IGNACIO CAMACHO-ABC
- Depositario de la memoria sentimental de su tiempo, Burgos escribía con el oído pegado al suelo donde resuenan las pisadas del pueblo
La historia del periodismo andaluz le guarda a Antonio Burgos un sitio en el parnaso donde Chaves Nogales, Juan Ignacio Luca de Tena, Montoto o Romero Murube habitan los cielos que perdimos. La historia de la autonomía tiene una deuda con el pionero que en las postrimerías de la dictadura rescató del olvido la memoria de Blas Infante y José María Osuna para crear en un ensayo crucial el inicio de una conciencia política e intelectual del andalucismo. La historia de la novela regional dedica un capítulo a su colaboración en la eclosión editorial que hizo del Sur un territorio narrativo y lo elevó a la categoría literaria de mito. La historia de Sevilla (y de Cádiz) lo recordará como precursor de un activismo capaz de levantar un estado de opinión sobre el modelo tradicional de ciudad y la destrucción del patrimonio en el nuevo urbanismo. Y el futuro lo evocará como un titán de la palabra escrita que forjó durante décadas la impronta inconfundible de un estilo.
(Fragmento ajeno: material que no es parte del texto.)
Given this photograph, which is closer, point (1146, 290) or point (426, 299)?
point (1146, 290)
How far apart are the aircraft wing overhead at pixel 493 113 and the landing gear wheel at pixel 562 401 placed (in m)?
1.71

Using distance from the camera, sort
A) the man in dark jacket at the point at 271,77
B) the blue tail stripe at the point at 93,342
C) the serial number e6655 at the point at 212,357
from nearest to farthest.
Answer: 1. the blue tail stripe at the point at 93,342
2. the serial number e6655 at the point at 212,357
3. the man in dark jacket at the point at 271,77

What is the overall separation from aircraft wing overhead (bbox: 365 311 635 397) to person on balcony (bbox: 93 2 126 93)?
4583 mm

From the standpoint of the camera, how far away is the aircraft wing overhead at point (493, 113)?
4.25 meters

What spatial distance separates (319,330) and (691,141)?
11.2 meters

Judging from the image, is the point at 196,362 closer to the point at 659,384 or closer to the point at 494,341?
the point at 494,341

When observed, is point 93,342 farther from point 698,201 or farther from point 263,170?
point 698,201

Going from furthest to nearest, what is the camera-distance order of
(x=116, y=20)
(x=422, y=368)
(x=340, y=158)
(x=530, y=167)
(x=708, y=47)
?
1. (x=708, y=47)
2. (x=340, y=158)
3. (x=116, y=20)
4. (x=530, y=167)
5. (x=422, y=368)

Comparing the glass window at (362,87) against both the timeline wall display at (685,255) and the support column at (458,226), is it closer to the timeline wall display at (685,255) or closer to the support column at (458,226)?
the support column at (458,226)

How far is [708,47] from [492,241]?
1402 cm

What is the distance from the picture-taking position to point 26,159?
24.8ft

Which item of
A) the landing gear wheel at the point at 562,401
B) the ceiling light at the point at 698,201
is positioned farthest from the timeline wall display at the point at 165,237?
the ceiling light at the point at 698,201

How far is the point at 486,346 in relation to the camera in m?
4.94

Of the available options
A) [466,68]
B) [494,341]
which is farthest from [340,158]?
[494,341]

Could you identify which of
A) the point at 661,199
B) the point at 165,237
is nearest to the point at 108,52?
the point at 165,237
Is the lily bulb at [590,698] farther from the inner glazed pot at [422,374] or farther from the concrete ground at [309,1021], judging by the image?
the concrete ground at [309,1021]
Quizá nadie como Burgos represente mejor el vínculo sentimental y comunitario del periodismo moderno, su condición de testigo y relator cotidiano de un proceso de evolución social que sólo puede transmitirse desde un sentido de la observación minucioso, exigente, atento. Dotado de una excepcional sensibilidad para captar el pálpito de las emociones colectivas, escribió siempre con el oído pegado al suelo donde resuena el eco de las pisadas del pueblo. Su obra es un espejo stendhaliano cuyo azogue proyecta el reflejo de la contemporaneidad y lo transforma en un monumento de valor eterno. Su retrato, el de un sevillano cabal, fino, conocedor privilegiado de los secretos que la ciudad, su Vieja Dama vestida de azul cielo, esconde en los pliegues del tiempo; un hombre de lealtades duraderas que sin renunciar a su identidad esencial supo mirar el mundo con los ojos bien abiertos. Su legado, el de un compromiso a cara de perro con el oficio al que se consagró con la disciplina de un jornalero.
El cronista tiene que blindarse del dolor de la pérdida (ay, esos ‘whatsapps’ sin respuesta) para que el obituario abarque toda la grandeza objetiva de la figura desaparecida. La de un maestro de articulistas –la palabra columna no le gustaba al autor del Recuadro por antonomasia, con sus corondeles de tinta– que compartió el desayuno de miles de lectores como el pan nuestro de cada día. La de un periodista multifacético de ingenio afilado, instinto perceptivo, talento superior y mirada crítica; independiente, reservado, indómito como los gatos que integró en su familia. Un escritor poderoso, entregado, duro de fibra, difícil de trato, largo de perspectiva, insobornable ante las intrigas cortesanas y las banderías políticas. El farol de la Cruz de Guía, como el que su padre portaba en el Gran Poder, de la hermandad periodística que hoy lo llora en el gélido invierno de una orfandad abatida.